Have a few extra Rectiformers #16 that need a little help. Throttle on them are very
hard to turn. Has anybody ever worked on these? Will some of the A/F Transformer parts
work with the Rectiformers? Parts for the Rectiformers are very rare to see advertised.
I suspect this thread will go nowhere for help or response on this forum. Larry:stroke:
Picture on one is below.


----------



## flyernut (Oct 31, 2010)

Sorry Larry, all my stuff is AC.. Nuttin but flyer, I believe, has a DC Northern.. PM him or wait for an answer here.. Sorry.


----------



## Kwikster (Feb 22, 2012)

If you can get the cover off and get to the guts, I'd put a drop or two of motor oil on the pivot points. It's like just very dry so it should help out. 

Carl


----------



## Nuttin But Flyer (Dec 19, 2011)

I do have a 334DC but I have the #15 rectifier for it. And at this time, she's in the engine shop awaiting servicing. As far as rectiformers, never had one, sorry.


----------



## Aflyer (Nov 10, 2010)

Larry, 
I have a # 15 rectifier, but have never used. I bought in case I came across a nice DC locomotive that I couldn't live without.

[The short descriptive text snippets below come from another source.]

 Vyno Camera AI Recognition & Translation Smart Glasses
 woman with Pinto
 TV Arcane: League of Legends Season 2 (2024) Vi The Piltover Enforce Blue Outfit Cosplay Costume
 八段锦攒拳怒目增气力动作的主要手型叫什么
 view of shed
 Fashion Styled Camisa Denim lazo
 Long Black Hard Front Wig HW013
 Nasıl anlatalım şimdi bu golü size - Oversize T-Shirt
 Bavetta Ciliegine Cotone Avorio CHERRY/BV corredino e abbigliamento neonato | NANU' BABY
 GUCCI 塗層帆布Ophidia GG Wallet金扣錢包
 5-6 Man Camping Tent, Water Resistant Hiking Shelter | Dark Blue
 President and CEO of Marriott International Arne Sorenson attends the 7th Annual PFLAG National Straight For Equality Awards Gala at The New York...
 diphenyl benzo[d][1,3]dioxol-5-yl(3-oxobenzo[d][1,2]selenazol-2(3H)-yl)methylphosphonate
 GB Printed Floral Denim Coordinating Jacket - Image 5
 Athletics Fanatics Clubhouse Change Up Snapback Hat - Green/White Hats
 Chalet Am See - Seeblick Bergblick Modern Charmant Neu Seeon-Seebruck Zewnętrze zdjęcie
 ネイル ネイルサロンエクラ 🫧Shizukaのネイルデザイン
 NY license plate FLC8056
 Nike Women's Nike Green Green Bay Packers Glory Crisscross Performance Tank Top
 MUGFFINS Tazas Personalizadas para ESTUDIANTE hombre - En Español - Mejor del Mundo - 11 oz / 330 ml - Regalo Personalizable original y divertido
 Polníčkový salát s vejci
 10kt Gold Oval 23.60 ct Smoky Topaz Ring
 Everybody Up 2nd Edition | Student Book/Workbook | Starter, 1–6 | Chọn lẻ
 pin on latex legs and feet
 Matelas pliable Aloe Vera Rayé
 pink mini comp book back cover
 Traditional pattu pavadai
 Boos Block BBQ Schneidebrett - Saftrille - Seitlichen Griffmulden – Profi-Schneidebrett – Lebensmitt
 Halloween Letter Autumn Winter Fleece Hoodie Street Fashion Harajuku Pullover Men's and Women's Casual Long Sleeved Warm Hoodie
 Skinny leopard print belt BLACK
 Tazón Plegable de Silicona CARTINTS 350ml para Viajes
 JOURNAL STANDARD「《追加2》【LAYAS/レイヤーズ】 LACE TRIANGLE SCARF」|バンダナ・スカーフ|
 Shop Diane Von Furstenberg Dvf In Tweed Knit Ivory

Looking at it, it looks the one on the left in your photo. As far as I knew there was no control on it, you varied the Voltage with the AC transformer.

People will correct me if I am wrong.

Aflyer


----------



## Nuttin But Flyer (Dec 19, 2011)

Mine also looks like the one pictured LH side. Although I think the plates on mine are square rather than round. Been a while since it was out of its box....you do vary the voltage with the AC tranny. The rectifier only converts the juice to DC. But there is a directional switch on it to reverse polarity and run the engine in reverse.


----------